BALTAZAR RAYMUNDO AND AGAPITA SAN JUAN, PLAINTIFFS AND APPELLANTS, VS. FELISA A. AFABLE AND THE ESTATE OF BRAULIO SANTOS, DEFENDANTS AND APPELLEES.

D E C I S I O N



BENGZON, J.:

The case. This is an appeal from an order of the Court of First
Instance of Rizal dismissing the plaintiffs’ complaint on the ground.of
prescription.

The order having been issued upon a motion to dismiss, the relevant facts are
those alleged in the complaint, to wit:

The facts. 1. The plaintiffs were, in August 1931, the registered
owners of a parcel of land, (with building) in Pasig, Rizal (Certificate of
Title No. 3199) which was mortgaged to Macondray & Company in the sum of
P3,000;

2. In said month they agreed with defendant Felisa A. Afable that the latter
would repay the loan to Macondray & Company and would be subrogated to that
company’s rights as mortgagee;

3. However, abusing their confidence, Felisa A. Afable made them sign a
document of absolute sale of the property —instead of a mere transfer of
mortgage;

4. And on the strength of said deed of sale, Felisa A. Afable obtained the
cancellation by the Register of Deeds of Rizal of said certificate No. 3199 and
the issuance of a Transfer Certificate of Title No. 20666 in her name in
November, 1931;

5. In June 1945 plaintiffs learned for the first time that the document they
had signed in August 1931 was a document of sale, instead of a mortgage
subrogation;

6. In October 1945, Felisa A. Afable sold the realty to Braulio Santos, who
in due course obtained Transfer Certificate of Title No. 48261.

Lower court’s view. Observing that the complaint in this case was
dated August 29, 1953, His Honor declared the action had already prescribed,
because actions for relief on the ground of fraud may only be brought within
four years from the discovery of the fraud, (Section 43 Act No. 190)
which plaintiffs say took place in June 1945.

Records of labeled boxes:
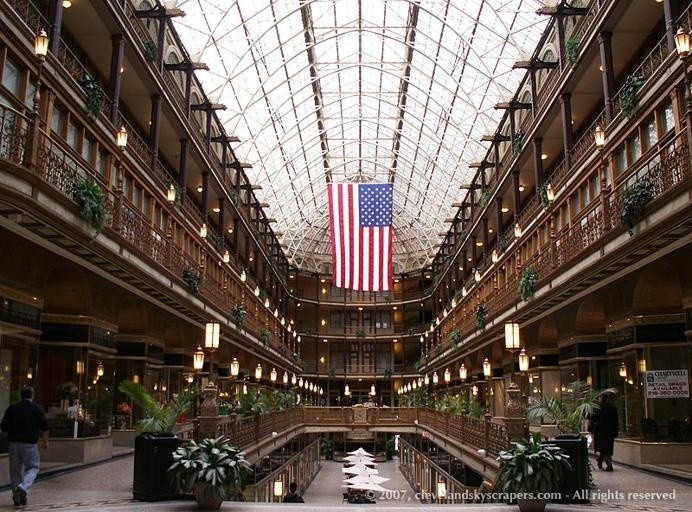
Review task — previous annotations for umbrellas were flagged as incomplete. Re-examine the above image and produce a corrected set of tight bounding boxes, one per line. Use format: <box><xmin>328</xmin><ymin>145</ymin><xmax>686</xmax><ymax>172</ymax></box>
<box><xmin>339</xmin><ymin>446</ymin><xmax>394</xmax><ymax>498</ymax></box>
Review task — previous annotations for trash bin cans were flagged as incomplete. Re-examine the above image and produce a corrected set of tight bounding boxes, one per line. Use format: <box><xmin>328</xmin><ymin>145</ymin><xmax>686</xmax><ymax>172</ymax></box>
<box><xmin>386</xmin><ymin>451</ymin><xmax>392</xmax><ymax>460</ymax></box>
<box><xmin>325</xmin><ymin>449</ymin><xmax>332</xmax><ymax>460</ymax></box>
<box><xmin>133</xmin><ymin>432</ymin><xmax>181</xmax><ymax>502</ymax></box>
<box><xmin>541</xmin><ymin>433</ymin><xmax>590</xmax><ymax>504</ymax></box>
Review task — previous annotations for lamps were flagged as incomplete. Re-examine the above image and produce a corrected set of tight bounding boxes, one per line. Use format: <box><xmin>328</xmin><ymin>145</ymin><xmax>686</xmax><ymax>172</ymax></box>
<box><xmin>675</xmin><ymin>23</ymin><xmax>689</xmax><ymax>63</ymax></box>
<box><xmin>394</xmin><ymin>303</ymin><xmax>533</xmax><ymax>394</ymax></box>
<box><xmin>116</xmin><ymin>124</ymin><xmax>128</xmax><ymax>150</ymax></box>
<box><xmin>165</xmin><ymin>182</ymin><xmax>271</xmax><ymax>309</ymax></box>
<box><xmin>35</xmin><ymin>25</ymin><xmax>50</xmax><ymax>63</ymax></box>
<box><xmin>448</xmin><ymin>180</ymin><xmax>556</xmax><ymax>308</ymax></box>
<box><xmin>191</xmin><ymin>311</ymin><xmax>327</xmax><ymax>395</ymax></box>
<box><xmin>595</xmin><ymin>123</ymin><xmax>604</xmax><ymax>152</ymax></box>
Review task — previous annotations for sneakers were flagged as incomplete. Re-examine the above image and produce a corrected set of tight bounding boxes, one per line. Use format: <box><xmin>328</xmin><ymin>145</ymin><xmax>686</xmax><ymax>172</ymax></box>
<box><xmin>12</xmin><ymin>486</ymin><xmax>28</xmax><ymax>506</ymax></box>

WHAT TO WORK ON:
In the court decision, which company held the mortgage on the plaintiffs' land in Pasig, Rizal? Rely only on the court decision for your answer.

IN RESPONSE:
Macondray & Company held the mortgage, in the sum of P3,000.